A series of deadly skirmishes along the India-Pakistan border are endangering the official cease-fire between the two nations, increasing tensions already sparked by a lethal series of terrorist bombings in India last weekend.
The Hindu newspaper reports that Indian military along the Line of Control (LoC), the border that divides Kashmir between India and Pakistan, claimed that they were shelled by Pakistani forces on Wednesday, though no one was injured.
Army sources said six mortar shells were fired at the Keryan Post, in the Nowgam sector, early on Wednesday morning. Manned by troops of 16 Jammu and Kashmir Light Infantry, the Keryan Post falls under the command of the Kupwara-based 19 Infantry Division, a formation responsible for defending one of the most sensitive, infiltration-besieged stretches of the LoC.
Indian commanders, the sources said, ordered their troops not to respond to the shelling, which is believed to be part of a deliberate Pakistani military escalation strategy intended to precipitate a crisis.
The Pakistani daily Dawn reports, however, that Pakistani military officials denied that any shelling had taken place.
Kashmir and the LoC have been points of contention between India and Pakistan since 1947, when the two countries were gained independence from the British. The nations have fought several wars over the territory, which both sides claim. The latest confrontation occurred in 1999 in the Kargil district of Kashmir. India and Pakistan committed to a cease-fire in 2003 and have gradually been renewing diplomatic ties. But the recent violence has threatened that progress.
The Telegraph of Calcutta writes that the shelling, the latest in a string of attacks that began earlier this week, has increased pressure on India to respond to Pakistan in kind. Pakistan is also accused of involvement in a series of bombings last weekend in the western city of Ahmedabad.
In India, the increase in the frequency of ceasefire violations coincides with terror attacks in Bangalore and Ahmedabad and the bomb scare in Surat. Army officials say the Pakistan Army abets infiltration of militants into Kashmir by opening fire on Indian positions.
If defence minister Antony's contention yesterday that Pakistan had violated the ceasefire 19 times since January this year is true, today's incident is the 20th time that the Indian Army has borne the brunt of Pakistani firing without retaliating.
But pressure is mounting on the government and in army headquarters to respond to the violations. In the months before the November 2003 ceasefire agreement, the Indian Army used to respond with multiple volleys of artillery fire to shooting from the Pakistan Army in what it said was "punitive action".
"The defence minister has already warned (Pakistan)," said Lt General Raj Kadyan, retired deputy chief of army staff. "But if such violations carry on and then we start retaliatory action, the ceasefire is over. The defence minister's warning can be said to be in preparation for that."
The shelling is the latest incident in this week's ongoing violence along the LoC. On Monday, according to The Telegraph, an Indian soldier was killed after a verbal exchange that occurred when several Pakistani troops allegedly crossed into Indian territory and were approached by Indian forces.
[Indian] Defence spokesman A.K. Mathur said in Srinagar: "A soldier in a track suit with a white flag in his hand was leading them and they were around 200 metres inside our territory. When our patrol saw them we did not open fire because they were carrying that flag."
The soldier who was leading the Indian patrol tried to move close to find out why the Pakistanis had crossed the LoC but was greeted with fire that killed him on the spot, he said.

__Prompt 1__:
Answer these questions about the article on the India-Pakistan border:
(a) How many mortar shells were fired at the Keryan Post?
(b) In what year did India and Pakistan commit to a cease-fire?
(c) What was the soldier leading the Pakistani troops carrying in his hand?
The article and the listing that follows come from unrelated sources.

__Entries provided__:
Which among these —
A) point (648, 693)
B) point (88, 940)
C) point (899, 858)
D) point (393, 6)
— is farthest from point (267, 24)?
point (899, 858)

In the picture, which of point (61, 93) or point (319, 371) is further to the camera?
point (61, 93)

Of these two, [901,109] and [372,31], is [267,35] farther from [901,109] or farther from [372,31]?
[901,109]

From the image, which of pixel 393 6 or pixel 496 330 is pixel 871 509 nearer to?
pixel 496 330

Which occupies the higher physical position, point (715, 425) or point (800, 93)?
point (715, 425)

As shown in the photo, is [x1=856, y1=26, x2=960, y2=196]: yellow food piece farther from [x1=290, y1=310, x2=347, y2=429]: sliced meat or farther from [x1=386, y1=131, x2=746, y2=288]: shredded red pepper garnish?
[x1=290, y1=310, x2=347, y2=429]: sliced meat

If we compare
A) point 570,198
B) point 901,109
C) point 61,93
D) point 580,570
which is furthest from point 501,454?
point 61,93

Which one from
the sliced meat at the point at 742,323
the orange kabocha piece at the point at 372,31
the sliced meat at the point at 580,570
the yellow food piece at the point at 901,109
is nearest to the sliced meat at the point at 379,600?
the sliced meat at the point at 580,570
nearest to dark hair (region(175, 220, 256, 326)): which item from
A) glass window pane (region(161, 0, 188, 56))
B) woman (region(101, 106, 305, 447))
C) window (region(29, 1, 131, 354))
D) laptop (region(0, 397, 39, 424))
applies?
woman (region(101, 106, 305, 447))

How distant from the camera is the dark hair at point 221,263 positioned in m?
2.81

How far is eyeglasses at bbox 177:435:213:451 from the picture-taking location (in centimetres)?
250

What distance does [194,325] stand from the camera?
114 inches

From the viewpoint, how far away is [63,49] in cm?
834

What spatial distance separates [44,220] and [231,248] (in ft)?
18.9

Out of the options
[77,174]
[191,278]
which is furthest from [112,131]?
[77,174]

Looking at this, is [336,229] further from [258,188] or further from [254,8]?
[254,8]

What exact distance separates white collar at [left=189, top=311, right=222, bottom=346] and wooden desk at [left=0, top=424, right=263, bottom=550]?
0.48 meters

__Prompt 2__: Please extract lines from the listing without changing them. Begin at the line that contains "nearest to dark" and stop after the final line of the listing.

__Problem solution 1__:
(a) Six
(b) 2003
(c) A white flag

__Problem solution 2__:
nearest to dark hair (region(175, 220, 256, 326)): which item from
A) glass window pane (region(161, 0, 188, 56))
B) woman (region(101, 106, 305, 447))
C) window (region(29, 1, 131, 354))
D) laptop (region(0, 397, 39, 424))
applies?
woman (region(101, 106, 305, 447))

How distant from the camera is the dark hair at point 221,263 positioned in m?
2.81

How far is eyeglasses at bbox 177:435:213:451 from the picture-taking location (in centimetres)?
250

What distance does [194,325] stand from the camera?
114 inches

From the viewpoint, how far away is [63,49] in cm?
834

What spatial distance separates [44,220] and [231,248] (in ft)?
18.9

Out of the options
[77,174]
[191,278]
which is furthest from [112,131]?
[77,174]

Looking at this, is [336,229] further from [258,188] or further from [254,8]?
[254,8]

What exact distance separates white collar at [left=189, top=311, right=222, bottom=346] and wooden desk at [left=0, top=424, right=263, bottom=550]?
0.48 meters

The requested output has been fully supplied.